The March issue of Vanity Fair peers into the secretive world of SAIC--"the largest government contractor you've never heard of." Like many other massive contractors, SAIC turns a profit in part by using its political ties to steer defense contracts its way. Indeed, SAIC isn't necessarily more efficient than the public sector, since it never pays a price for failure--so long as it maintains political connections, the money keeps flowing. Not terribly shocking, but a good overview all the same. Here's one instance in which contracting incentives appear to have created scores of problems:
Another failed effort involves the F.B.I., which paid SAIC $124 million to bring the bureau, whose computer systems are among the most primitive in American law enforcement, into at least the late 20th century. ... Three years and a million lines of garbled computer code later, V.C.F. has been written off by a global publication for technology professionals as "the most highly publicized software failure in history."

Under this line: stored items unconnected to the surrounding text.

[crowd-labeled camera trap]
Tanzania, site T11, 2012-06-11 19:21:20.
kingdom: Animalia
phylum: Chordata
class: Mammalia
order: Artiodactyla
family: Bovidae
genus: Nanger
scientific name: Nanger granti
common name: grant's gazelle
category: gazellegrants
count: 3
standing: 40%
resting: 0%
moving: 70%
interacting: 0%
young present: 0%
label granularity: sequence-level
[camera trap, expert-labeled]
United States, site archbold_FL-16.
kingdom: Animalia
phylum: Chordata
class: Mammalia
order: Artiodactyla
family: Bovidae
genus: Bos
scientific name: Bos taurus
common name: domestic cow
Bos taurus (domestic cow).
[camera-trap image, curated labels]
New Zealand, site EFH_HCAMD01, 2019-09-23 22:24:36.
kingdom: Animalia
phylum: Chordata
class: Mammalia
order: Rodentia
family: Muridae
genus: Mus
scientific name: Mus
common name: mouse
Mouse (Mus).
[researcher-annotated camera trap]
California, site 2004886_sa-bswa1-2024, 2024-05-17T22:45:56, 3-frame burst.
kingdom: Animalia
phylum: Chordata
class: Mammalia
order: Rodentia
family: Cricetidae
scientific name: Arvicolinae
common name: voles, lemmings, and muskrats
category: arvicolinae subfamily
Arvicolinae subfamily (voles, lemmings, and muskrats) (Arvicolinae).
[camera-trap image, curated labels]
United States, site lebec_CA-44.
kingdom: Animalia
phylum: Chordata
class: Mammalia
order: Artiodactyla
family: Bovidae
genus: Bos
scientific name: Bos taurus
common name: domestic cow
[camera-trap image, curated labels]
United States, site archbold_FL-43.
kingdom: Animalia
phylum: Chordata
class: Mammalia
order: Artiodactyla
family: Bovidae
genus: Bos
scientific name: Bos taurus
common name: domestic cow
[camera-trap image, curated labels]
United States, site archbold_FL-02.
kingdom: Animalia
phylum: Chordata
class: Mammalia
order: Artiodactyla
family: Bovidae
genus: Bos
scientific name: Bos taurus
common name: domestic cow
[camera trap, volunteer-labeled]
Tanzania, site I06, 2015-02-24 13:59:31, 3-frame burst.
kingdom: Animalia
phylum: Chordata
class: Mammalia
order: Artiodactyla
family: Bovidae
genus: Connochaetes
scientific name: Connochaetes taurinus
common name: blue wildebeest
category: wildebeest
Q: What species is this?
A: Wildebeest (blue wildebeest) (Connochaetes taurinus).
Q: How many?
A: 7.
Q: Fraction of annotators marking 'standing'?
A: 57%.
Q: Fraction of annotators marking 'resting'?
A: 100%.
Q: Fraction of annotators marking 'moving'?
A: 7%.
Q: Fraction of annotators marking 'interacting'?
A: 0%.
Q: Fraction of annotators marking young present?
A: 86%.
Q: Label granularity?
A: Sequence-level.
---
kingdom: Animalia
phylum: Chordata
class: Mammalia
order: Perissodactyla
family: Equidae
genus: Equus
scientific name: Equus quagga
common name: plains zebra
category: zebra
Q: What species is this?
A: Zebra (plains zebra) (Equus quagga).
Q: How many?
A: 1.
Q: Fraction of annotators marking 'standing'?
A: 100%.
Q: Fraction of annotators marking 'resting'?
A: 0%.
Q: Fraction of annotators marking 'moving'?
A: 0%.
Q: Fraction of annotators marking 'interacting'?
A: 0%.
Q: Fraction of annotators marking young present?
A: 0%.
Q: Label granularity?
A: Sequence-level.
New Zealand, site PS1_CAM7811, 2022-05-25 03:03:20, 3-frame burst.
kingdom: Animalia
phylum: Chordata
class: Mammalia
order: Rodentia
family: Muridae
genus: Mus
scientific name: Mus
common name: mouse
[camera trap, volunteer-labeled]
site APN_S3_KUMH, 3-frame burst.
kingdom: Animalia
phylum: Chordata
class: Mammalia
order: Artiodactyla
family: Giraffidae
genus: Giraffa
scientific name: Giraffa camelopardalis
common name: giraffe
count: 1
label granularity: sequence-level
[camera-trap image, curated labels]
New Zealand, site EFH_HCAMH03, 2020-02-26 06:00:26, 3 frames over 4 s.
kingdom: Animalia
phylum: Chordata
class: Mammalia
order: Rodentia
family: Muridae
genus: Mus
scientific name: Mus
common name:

The failure was due in part to the bureau's ever shifting directives, which points up the perverse nature of government-by-contract. When the government makes unrealistic demands, the contractors go along anyway: they are being paid not to resist but to comply. If it turns out they can't deliver, new contracts will simply be drawn up. Responding to questions about the F.B.I. project, the company conceded that "there were areas in which SAIC made mistakes, particularly where we failed to adequately communicate our concerns about the way the contract was being managed."
No one in Congress seems to mind, though. The Project on Government Oversight is always suggesting that Congress deal with the revolving door between contractors and the government. I can't imagine there's much in the Vanity Fair piece that really hurts their case.